In the end, doubtless spotting the ever more extravagant slides of the Alfa-borne idiot in his mirrors, he let me past. And when the flag had fallen, he drove up beside me on the straight. I glanced across, terrified that I had in some way offended my hero but was greeted by a raised thumb and an enormous grin under his open faced, Herbert Johnson helmet. It is to date the only time I have wept with joy in a racing car.
Afterwards he came to find me but for reasons I no longer recall, I was elsewhere. So he sat on a pile of tyres, chatting away to my mechanic until I returned. That’s another thing not enough people know about Stirling Moss: he was a man without ego who’d happily talk racing to anyone not too star-struck to reply. Through the height of his fame, when he was Britain’s best known, most loved and highly revered sports man, his telephone number remained in the public directory. Anyone who wanted to could just ring him up.
But my fondest memory of Stirling and Susie, the gloriously kind, warm and funny woman to whom he was married for the last 40 years of his life, came at another time and place. It was 2014 and I was in Monaco to race in the Historic Grand Prix. Sir Stirling and Lady Moss were the guests of a large bank, but they had insisted on one night off from the endless round of interviews and public appearances over the long weekend. So my brother and I dined with them in the Café de Paris in Casino Square, right next to the track on which in 1961, driving an outclassed private Lotus 18, he’d humbled the might of Scuderia Ferrari to win his third Monaco Grand Prix.

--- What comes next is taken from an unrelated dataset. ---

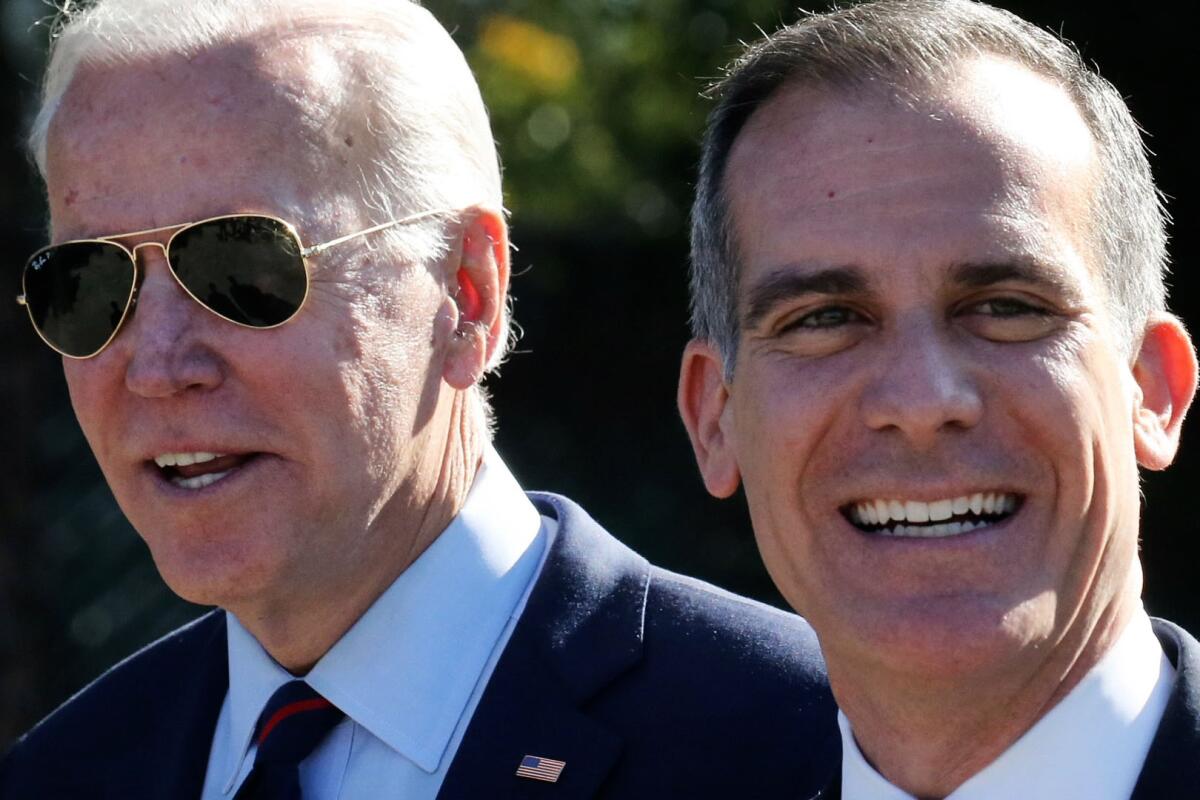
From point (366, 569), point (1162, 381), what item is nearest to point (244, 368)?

Yet I remember neither the wonderful food we ate nor the glorious wines we drank (all paid for by Stirling), nor even the sumptuous settings in which we found ourselves. I just remember laughing. Stirling could seem quite gruff, even rude at times when door-stepped in public because he was also a rather shy man. But in private when he was relaxed in his surroundings and with the company he kept, he was effortlessly entertaining and at times utterly hilarious.
In short, Stirling Craufurd Moss was everything I wanted a racing driver to be: professionally the fastest yet the most gentlemanly of all, personally the man of whose company I could never tire. The fact I was able to call him my friend is something of which I will remain proud for the rest of my days.